HyperSpa's Mission

This has contributed to the low level of diffusion for this innovative procedure, but these are facts which will actually work in our favor over the long run. .

             SWOT Analysis.

             Strengths. HyperSpa"s greatest strength is its innovativeness, itself facilitated by top talent in several fields, including hyperbaric medicine, healthcare management, civil engineering, physics, and hospitality management. Having such intellectual talent working for us has allowed the company to quickly develop proprietary technologies facilitating our program"s execution, and we have duly applied for and received patents protecting those technological innovations we have developed in-house. .
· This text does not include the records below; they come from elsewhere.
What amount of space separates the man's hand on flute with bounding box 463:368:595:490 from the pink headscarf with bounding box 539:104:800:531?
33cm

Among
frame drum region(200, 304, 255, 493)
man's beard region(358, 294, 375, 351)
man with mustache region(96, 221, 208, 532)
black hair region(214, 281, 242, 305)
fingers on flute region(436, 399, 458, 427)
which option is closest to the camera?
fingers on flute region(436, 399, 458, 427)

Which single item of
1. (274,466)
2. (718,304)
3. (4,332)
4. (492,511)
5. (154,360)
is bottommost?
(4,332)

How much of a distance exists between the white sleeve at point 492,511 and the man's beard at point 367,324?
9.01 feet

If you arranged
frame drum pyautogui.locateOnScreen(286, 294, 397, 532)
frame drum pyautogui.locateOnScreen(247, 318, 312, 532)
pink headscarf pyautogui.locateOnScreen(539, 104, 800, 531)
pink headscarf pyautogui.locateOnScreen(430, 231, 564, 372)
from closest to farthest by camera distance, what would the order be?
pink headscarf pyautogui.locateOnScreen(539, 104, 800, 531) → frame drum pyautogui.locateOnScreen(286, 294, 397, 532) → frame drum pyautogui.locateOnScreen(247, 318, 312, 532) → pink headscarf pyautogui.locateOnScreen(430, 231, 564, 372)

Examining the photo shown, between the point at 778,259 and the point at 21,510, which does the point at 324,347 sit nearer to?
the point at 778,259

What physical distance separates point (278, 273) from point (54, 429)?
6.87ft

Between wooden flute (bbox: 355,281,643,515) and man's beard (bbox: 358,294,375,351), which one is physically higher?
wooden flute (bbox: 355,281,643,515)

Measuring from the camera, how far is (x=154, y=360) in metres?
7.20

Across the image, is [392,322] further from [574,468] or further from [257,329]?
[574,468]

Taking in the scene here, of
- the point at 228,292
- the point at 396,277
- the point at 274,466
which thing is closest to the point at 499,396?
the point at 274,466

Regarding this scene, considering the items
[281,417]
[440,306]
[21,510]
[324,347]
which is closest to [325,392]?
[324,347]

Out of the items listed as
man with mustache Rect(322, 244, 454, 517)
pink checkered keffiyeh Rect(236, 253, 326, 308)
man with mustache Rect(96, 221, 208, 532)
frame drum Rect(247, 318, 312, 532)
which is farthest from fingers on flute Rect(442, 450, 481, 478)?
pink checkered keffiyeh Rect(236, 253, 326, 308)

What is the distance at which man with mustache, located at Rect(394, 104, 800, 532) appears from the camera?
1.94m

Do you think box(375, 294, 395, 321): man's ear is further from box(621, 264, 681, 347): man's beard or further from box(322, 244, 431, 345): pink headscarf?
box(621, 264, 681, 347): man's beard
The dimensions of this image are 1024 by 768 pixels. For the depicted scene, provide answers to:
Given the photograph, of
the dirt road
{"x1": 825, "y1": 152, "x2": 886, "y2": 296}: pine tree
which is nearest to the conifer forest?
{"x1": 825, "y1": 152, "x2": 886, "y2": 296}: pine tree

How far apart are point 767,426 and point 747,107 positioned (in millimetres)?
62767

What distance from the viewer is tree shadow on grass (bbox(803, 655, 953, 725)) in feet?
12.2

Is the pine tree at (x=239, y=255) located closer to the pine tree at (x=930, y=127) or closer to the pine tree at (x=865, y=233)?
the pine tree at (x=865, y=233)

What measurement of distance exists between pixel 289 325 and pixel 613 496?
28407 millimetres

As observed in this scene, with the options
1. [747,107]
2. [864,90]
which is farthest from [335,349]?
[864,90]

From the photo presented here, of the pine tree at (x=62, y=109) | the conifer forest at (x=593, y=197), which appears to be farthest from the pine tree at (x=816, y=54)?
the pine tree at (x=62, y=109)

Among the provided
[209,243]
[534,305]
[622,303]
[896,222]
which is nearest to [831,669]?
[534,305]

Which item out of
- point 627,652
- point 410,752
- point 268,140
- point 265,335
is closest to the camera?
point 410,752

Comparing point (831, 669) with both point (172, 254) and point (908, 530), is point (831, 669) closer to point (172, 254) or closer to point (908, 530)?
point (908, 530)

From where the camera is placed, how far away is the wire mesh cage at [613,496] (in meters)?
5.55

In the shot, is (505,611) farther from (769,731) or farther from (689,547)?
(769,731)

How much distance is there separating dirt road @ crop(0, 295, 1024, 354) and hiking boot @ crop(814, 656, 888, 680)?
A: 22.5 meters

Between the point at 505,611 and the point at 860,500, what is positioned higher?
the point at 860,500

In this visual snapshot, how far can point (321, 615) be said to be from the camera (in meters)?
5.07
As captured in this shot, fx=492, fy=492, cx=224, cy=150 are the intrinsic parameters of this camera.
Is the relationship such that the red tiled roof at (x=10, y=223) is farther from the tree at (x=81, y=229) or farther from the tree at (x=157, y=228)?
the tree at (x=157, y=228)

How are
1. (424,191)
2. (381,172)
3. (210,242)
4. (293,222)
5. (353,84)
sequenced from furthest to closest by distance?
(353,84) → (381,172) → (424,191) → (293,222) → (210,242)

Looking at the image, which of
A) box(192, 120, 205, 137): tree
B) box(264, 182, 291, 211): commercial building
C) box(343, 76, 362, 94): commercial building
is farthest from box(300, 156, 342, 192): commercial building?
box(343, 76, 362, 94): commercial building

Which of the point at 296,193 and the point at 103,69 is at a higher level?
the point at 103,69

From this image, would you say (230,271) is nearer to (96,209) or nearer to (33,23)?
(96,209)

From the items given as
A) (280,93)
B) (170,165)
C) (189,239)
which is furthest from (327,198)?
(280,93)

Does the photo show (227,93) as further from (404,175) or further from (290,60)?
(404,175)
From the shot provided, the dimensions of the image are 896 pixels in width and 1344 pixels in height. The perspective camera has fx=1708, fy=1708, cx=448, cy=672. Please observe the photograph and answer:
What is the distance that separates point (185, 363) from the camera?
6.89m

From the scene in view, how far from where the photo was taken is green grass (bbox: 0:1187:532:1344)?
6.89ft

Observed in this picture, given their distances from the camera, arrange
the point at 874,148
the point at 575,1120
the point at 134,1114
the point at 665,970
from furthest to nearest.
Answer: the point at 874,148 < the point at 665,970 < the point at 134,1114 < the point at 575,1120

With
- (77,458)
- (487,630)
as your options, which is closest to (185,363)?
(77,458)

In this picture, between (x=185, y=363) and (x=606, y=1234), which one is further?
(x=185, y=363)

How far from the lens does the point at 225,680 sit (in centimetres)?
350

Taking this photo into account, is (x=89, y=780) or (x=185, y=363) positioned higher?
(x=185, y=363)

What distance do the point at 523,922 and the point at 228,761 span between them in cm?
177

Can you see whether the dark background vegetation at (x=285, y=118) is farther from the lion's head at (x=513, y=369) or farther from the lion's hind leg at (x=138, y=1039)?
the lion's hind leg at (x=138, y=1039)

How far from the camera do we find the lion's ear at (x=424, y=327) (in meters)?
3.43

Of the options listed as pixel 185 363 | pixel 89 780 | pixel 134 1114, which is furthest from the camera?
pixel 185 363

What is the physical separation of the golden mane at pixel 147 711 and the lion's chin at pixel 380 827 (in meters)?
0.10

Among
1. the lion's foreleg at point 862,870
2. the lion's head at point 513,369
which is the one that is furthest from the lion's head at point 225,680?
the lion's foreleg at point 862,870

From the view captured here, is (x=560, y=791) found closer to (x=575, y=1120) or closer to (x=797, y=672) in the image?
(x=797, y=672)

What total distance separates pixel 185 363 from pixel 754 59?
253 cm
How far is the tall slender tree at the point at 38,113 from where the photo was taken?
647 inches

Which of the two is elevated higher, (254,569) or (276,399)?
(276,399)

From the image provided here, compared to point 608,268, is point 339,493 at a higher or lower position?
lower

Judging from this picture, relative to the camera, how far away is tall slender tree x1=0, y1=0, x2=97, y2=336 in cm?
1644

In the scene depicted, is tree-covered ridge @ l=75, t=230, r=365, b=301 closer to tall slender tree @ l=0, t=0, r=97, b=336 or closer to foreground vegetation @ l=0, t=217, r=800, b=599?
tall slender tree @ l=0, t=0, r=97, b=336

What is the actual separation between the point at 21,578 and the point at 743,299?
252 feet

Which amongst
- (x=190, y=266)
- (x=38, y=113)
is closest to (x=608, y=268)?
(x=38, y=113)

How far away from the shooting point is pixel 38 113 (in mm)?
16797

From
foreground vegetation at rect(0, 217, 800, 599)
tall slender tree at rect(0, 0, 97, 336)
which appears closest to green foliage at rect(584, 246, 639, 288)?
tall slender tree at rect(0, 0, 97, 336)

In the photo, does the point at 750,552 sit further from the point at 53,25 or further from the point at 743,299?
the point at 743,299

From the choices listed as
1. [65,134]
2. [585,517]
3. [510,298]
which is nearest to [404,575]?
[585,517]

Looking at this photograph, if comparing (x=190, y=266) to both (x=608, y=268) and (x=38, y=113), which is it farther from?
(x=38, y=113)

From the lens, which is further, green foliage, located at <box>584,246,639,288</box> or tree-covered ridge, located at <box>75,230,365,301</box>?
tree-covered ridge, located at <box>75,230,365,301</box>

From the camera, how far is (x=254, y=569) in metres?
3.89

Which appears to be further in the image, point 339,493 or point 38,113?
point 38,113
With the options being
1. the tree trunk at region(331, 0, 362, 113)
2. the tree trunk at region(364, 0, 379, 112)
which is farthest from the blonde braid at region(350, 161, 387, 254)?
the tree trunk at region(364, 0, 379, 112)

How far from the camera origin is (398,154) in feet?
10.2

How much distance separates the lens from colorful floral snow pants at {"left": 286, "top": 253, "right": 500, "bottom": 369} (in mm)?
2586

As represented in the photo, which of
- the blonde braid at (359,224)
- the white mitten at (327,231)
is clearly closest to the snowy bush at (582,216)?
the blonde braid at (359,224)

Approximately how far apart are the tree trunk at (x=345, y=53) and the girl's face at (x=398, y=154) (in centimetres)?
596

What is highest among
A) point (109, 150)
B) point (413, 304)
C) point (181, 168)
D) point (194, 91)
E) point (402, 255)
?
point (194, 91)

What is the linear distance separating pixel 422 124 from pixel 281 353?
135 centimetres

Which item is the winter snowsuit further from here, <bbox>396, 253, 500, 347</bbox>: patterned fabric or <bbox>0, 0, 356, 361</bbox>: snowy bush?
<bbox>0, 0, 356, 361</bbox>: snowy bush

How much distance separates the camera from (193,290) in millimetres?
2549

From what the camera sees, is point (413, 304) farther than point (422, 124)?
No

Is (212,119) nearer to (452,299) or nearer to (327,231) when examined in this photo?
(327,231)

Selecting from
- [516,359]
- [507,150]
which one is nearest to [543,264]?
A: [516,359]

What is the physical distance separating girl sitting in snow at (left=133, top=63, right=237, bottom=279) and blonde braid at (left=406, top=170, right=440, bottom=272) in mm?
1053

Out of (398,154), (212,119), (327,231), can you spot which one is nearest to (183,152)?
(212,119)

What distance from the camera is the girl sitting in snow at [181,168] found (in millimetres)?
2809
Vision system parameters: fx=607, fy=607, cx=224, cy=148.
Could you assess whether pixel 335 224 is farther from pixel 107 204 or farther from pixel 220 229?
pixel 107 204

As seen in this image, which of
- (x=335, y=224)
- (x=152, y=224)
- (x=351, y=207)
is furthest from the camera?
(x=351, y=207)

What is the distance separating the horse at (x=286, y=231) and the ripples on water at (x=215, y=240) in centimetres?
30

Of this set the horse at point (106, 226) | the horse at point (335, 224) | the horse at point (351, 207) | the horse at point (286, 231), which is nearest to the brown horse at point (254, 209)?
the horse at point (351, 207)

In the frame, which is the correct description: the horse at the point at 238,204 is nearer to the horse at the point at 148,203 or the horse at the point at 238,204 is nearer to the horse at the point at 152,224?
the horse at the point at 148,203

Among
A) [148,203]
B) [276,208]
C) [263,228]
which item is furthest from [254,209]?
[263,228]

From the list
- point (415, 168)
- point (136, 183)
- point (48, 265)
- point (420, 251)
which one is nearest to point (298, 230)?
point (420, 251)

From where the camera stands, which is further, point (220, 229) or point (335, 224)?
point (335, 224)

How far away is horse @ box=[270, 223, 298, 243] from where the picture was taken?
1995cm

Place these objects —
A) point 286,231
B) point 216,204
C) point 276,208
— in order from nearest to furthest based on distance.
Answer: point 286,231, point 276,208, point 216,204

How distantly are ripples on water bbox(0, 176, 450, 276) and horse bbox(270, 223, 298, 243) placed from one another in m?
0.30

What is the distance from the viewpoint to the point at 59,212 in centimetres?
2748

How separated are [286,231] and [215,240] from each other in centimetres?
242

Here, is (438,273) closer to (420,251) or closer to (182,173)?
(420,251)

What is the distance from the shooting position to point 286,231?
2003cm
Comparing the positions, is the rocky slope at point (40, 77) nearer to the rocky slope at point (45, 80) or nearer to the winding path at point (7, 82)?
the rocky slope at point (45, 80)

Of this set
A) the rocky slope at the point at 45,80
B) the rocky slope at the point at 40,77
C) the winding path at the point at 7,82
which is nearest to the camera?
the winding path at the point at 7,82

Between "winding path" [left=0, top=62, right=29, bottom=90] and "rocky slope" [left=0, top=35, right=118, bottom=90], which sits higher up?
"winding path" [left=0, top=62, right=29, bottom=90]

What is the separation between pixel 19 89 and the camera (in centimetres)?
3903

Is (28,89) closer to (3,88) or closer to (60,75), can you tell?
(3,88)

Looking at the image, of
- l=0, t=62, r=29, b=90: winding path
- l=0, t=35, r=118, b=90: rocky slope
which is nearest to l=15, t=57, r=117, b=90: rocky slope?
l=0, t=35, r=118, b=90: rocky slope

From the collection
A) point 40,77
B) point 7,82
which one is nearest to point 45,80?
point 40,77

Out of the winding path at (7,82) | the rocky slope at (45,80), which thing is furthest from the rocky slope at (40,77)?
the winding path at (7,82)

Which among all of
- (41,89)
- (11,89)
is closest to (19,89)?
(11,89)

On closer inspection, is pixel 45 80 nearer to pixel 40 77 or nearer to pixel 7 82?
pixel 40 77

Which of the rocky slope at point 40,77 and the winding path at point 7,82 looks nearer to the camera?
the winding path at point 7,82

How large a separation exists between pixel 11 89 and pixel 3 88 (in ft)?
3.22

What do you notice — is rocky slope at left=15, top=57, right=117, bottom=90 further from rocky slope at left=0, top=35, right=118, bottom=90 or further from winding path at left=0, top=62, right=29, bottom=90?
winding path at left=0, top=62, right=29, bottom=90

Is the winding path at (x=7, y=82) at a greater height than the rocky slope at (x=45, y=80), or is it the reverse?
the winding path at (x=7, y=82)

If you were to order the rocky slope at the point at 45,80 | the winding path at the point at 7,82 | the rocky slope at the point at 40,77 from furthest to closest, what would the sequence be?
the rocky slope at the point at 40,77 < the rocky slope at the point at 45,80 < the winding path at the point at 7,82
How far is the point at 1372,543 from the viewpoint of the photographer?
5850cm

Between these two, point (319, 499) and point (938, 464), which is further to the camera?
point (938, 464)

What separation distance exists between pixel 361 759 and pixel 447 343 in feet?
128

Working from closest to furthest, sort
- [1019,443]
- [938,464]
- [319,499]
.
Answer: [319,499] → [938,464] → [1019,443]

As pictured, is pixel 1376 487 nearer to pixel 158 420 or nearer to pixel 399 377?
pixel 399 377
             For instance, about 70% of our patents refer to methods and tools for reducing the fire hazard associated with oxygen at higher than atmospheric pressures. Materials that would only smolder if exposed to an open flame at normal pressure can burn explosively in the presence of pure oxygen at 300% pressure. The materials that caught fire and killed the ill fated crew of Apollo 1 were not normally combustible, but their space capsule had been over-pressurized with pure oxygen that turned even electrical insulation into a fire-hazard (NASA, 2005). All of the materials and tools used in our facility have been tested in pure oxygen at 400% normal atmospheric pressure (our facility will never exceed 300% atmospheric pressure) for combustibility, and these form the basis for the aforementioned patents. The facility and almost everything in it is essentially impervious to flame and there is a high-volume sprinkler system throughout the facility serving as the primary fire suppression system (they spray not just from ceilings but from walls as well). One notable exception is the anesthesia gases used in the operating rooms, but these are always combustible even at normal atmospheric pressure. Because of the additional risk in this area, however, the operating rooms are equipped with secondary high-volume (noble gas) fire suppression systems.